Career advancement isn’t just something you suddenly do when it’s time to apply at a new company or put in for a promotion—it’s an ongoing process of learning new skills, meeting new people, and polishing your personal brand. It may not always seem like it, but your actions each day can add up to propel you forward. Here are seven things you can do right now to get ahead.
1. Learn something new.
You should always be developing relevant skills and staying on top of trends in your field. It’s more doable than ever to teach yourself —you just have to put in the time. Watch YouTube videos on how to use that software that seems to show up in the “desired skills” section of every job posting you see. Listen to a podcast on business news. Spend 20 minutes on an app that teaches basic coding or conversational Spanish. Download a recent book by an industry expert. (Or read a blog post like this one on how to develop your career!)
2. Put together your portfolio.
This isn’t just something for artsy types. Your portfolio of work can showcase screenshots of websites you’ve developed, outlines of training presentations you’ve led, blueprints you’ve drafted for products, or advertising materials you’ve designed. You can also include recommendation letters and customer testimonials. You can opt for a physical portfolio kept in a nice binder, create a personal website, or do both.
3. Join an association or industry group.
Not only are professional organizations a means of networking—itself a highly important aspect of career development—many also offer seminars and other opportunities to help you keep your skills up-to-date (see above). And for members willing to take the extra step, these groups can provide the opportunity to demonstrate leadership by sitting on a panel or speaking at an event. You can join an association that’s specific to your field—for example the American Marketing Association (AMA) for marketing professionals, the International Association of Administrative Professionals (IAAP) for administrative professionals, or the National Society of Professional Engineers (NSPE) for licensed engineers. Or, choose one with a broader membership like Toastmasters, which is for anyone wanting to practice public speaking.
4. Sign up to volunteer.
Volunteering in your community can provide the chance to practice new skills and demonstrate leadership. Plus, you never know whom you might meet, and connections in the community can often be helpful for career development.

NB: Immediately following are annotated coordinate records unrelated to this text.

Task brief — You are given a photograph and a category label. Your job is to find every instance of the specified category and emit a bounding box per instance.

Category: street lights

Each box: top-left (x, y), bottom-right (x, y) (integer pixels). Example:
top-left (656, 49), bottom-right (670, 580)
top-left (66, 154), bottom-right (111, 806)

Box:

5. Curate your online presence.
Update your LinkedIn page with your newly acquired skills and recent projects—or create your page if you don’t have one already. (This is another place where you can show off your portfolio!) A succinct description and a quality headshot will go a long way in helping you to stand out. Review old Facebook and Instagram photos, including ones you’ve been tagged in, to ensure there’s nothing out there that might seem unsavory to current or future colleagues. Consider tweeting or sharing an article that’s relevant to your work, or following a few influencers in your field.
6. Update your work wardrobe.
You’ve no doubt heard the adage about how you should “dress for the job you want, not the job you have.” The fact is that research does indeed support this old saying. Fair or not, customers and colleagues will consider your appearance when forming their impressions of your energy, attitude, and competency (whether consciously or unconsciously). Take a look at how those on the floor above you dress, and add a few smart pieces to your workweek rotation. There’s no need to break the bank; you can often find great items at higher-end secondhand stores.
7. Take a quick break.
Science says that work breaks promote increased productivity, creativity, and decision-making, and can even improve your motivation for long-term goals (like advancing your career). So if you’re fast running out of focus, forget trying to slog through things—take 15 minutes to walk outside, have a healthy snack, or chat with a good friend.